Cross-border activity boom sparks Singapore prof neg trend

Clydes and Allen & Gledhill battle out professional negligence case in Singapore

As cross-border commercial activity in Singapore continues to grow, the chances of professional negligence claims against lawyers are also on the rise. Most recently, Clyde & Co and Singaporean firm Allen & Gledhill have been involved in such proceedings.

In a nutshell, Swiss bank Banque Cantonale de Geneve (BCG) filed a claim in June 2009 alleging that Allen & Gledhill gave poor advice in a ship arrest case in Singapore in March 2006. The case was eventually found to be one of wrongful arrest. Clydes and Waterson Hicks, BCG’s English law advisers at the time of the arrest, were subsequently added to the suit as joint parties.

In the hearing that started in Singapore’s High Court last week, Allen & Gledhill claimed its advice was never conveyed to BCG by Clydes, which instructed Allen & Gledhill as Singaporean counsel.
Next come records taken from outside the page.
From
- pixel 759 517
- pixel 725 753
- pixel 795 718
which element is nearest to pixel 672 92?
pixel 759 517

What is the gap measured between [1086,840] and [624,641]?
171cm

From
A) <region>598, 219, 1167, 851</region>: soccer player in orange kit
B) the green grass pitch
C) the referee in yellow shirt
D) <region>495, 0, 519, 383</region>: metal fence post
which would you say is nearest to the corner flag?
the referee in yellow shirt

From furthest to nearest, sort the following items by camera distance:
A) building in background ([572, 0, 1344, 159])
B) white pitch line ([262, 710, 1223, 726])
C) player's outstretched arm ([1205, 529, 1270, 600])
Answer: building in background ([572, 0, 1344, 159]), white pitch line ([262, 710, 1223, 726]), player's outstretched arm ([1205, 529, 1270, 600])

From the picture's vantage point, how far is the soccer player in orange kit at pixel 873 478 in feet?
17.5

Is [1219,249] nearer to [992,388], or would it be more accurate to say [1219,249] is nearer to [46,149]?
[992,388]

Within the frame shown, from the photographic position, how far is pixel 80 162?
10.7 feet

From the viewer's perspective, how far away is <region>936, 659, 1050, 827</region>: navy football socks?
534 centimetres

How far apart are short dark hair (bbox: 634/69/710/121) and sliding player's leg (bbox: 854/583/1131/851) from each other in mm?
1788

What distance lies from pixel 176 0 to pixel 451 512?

The firm alleges that any loss suffered by BCG was on account of Clydes’ advice. However, Clydes claims that if it is found liable, Allen & Gledhill will be primarily liable.

The case brings back memories of Linklaters’ tussle with former Italian alliance firm Gianni Origoni Grippo & Partners. In 2011 the magic circle firm sued Gianni after being hit with a €136m (£115m) claim from Credit Suisse after it took advice from Gianni when advising the bank on a transaction. The case was settled between the three parties, with both firms contributing to the total damages.

The moral of the story? Firms should be just as careful as clients when seeking external legal advice.